Who’s who in the Liverpool team

Sunday, April 19 – 1914
The players who will probably represent Liverpool are as follow: –

Kenneth Campbell (goalkeeper), a young custodian whom Liverpool people think is the finest goalkeeper playing. Will one day play for Scotland. Born at Glasgow. Was secured by Liverpool from Cambuslang about four seasons ago, at a small fee, and took the place of Sam Hardy. He is now probably a better goalkeeper even than the English International. He is quick, clever, and plucky, and has a great deal to do with Liverpool reaching the final. Twenty-one years of age, and is the idol of the Anfield crowd, especially the ladies.

Ephraim Longworth (right back), a Lancashire lad whose abilities were not recognised until he went south. Was born at Bolton, and Liverpool secured him from Leyton three seasons ago. A consistent and reliable back, who never plays a bad game, and takes his football very seriously. Would play as keenly in a friendly games as in a League match. A fearless tackler and a pure kick, and rare judge of the correct time to rush in. A gentleman both on and off the field.

Robert Pursell (left back), a young Scottish player, a native of Campbelltown, secured from Queen’s Park, a deal that caused some trouble at the time. On his day a brilliant defender. One of the fastest full-backs playing. Provides the counterfoil to the dash of Longworth, his height standing him in good stead in his defensive work. Has great faith to Campbell.

Thomas Fairfoull (right half back), a dour Scot from West Calder, and Liverpool’s most consistent half this season. His first season at Anfield, having been obtained from Third Lanark. Was regarded as one of the best halves in Scotland, and has fully borne out his reputailor. Is a great believer in passing back to his goalkeeper in order to relieve the defence.

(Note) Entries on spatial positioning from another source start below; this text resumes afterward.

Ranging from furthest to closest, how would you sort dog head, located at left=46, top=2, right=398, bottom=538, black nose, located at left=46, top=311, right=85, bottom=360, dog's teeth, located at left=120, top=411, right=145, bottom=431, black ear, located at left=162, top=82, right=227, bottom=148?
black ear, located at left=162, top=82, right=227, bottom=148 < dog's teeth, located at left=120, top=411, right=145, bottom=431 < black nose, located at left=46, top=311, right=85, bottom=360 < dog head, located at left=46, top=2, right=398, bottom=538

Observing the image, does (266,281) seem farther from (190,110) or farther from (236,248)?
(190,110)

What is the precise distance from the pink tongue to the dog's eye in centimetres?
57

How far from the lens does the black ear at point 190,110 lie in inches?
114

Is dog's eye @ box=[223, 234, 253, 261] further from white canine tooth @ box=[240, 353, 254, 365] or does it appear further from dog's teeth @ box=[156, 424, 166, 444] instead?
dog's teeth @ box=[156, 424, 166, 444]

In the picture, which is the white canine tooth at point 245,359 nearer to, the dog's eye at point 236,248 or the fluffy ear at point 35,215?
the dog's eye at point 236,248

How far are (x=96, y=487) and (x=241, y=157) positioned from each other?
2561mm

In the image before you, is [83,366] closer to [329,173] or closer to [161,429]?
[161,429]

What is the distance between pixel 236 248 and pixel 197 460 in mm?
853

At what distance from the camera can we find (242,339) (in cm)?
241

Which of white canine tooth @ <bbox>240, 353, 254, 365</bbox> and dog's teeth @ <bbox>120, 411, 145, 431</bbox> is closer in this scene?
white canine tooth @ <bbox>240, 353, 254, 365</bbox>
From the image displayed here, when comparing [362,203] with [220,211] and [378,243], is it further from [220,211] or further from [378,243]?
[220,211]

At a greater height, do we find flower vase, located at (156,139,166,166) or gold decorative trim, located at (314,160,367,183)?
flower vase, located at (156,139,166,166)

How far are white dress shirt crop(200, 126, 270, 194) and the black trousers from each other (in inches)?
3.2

Henry Lowe (centre-back), the captain of the team, and a Captain Courageous. A big, strong half back, who goes all the way, and sets a rare example in his men. A man of few words, but great deeds. Hails from Worksop, and joined Liverpool from Gainsborough Trinity at the end of April 1911. Was four seasons at Gainsborough. A hard worker and a good general, very useful with his head.

Bob Ferguson (left half back), in his second season with Liverpool. Last season he did not miss a match. Was for six seasons with Third Lanark, where he had Fairfoull as a colleague. Started with Liverpool as centre-half, but soon went to the left, where he has been a great success. A typical Scottish half-back, neat and clever, and feeds his forwards beautifully. The tallest man in the team, and not so slow as he appears. Scored a goal in one of this season’s Ties, and hopes to get another. He also wants an English Cup medal to add to his Scottish trophies.

Jack Sheldon (outside right), the smallest man in the team, but “a terror for his size.” Was born at Clay Cross, and was signed-on this season from Manchester United, where except on rare occasions, he was kept in the reserve team owing to the excellence of Billy Meredith. One of Liverpool’s best captures, for he cost the Anfield club only £300. Has proved a rare bargain. Full of pluck and cleverness, speedy, and does not often waste a centre. Also a good shot.

Arthur Metcalf (inside right), not much taller than his partner, but of sturdier build. Like Sheldon, left his old team through lack of opportunity. A native of Sunderland, he played for Newcastle United, and in the season of 1911-12 scored thirty seven goals for the St. James’ Park club. But he was crowded out by the wealth of talent there, and joined Liverpool. The Anfield club has not regretted the bargain. A clever forward and a good shot, but unlucky in the matter of injuries.

Tom Miller (centre-forward), a Scot, from Motherwell. Was formerly an inside left, but Liverpool tried him as centre with the most satisfactory result. Has led the line well in the Cup-ties, and solved a difficult problem as to who should be the successor of Parkinson. A good dribbler, travels faster than he seems, and has a very useful serve. Generally a good shot.

William Lacey (inside left), a boy from Wexford, who has this season assisted Ireland to carry off the international championship, and, if Liverpool win the cup, will have done more than any player towards achieving that distinction. Has had a wonderful season. A versatile forward, he has figured in all the five positions for his club and country, and has also played at half-back. As good tempered as he is clever. Is Liverpool’s best shot, as well as the best forward. Was transferred from Everton to Liverpool, and has been a rare bargain.

Jimmy Nicholl (outside left), made his first appearance for Liverpool last January, when he helped beat West Bromwich Albion at the Hawthorns. Was secured from Middlesbrough; was not eligible to play in the first two rounds of the Cup competition, but has done fine work since, and considerably strengthened the forward line. Scored both goals against the Villa. Was born in Port Glasgow, and assisted Cambuslang Rangers and the Airdrieonians before joining Middlesbrough, where he was for three and a half seasons.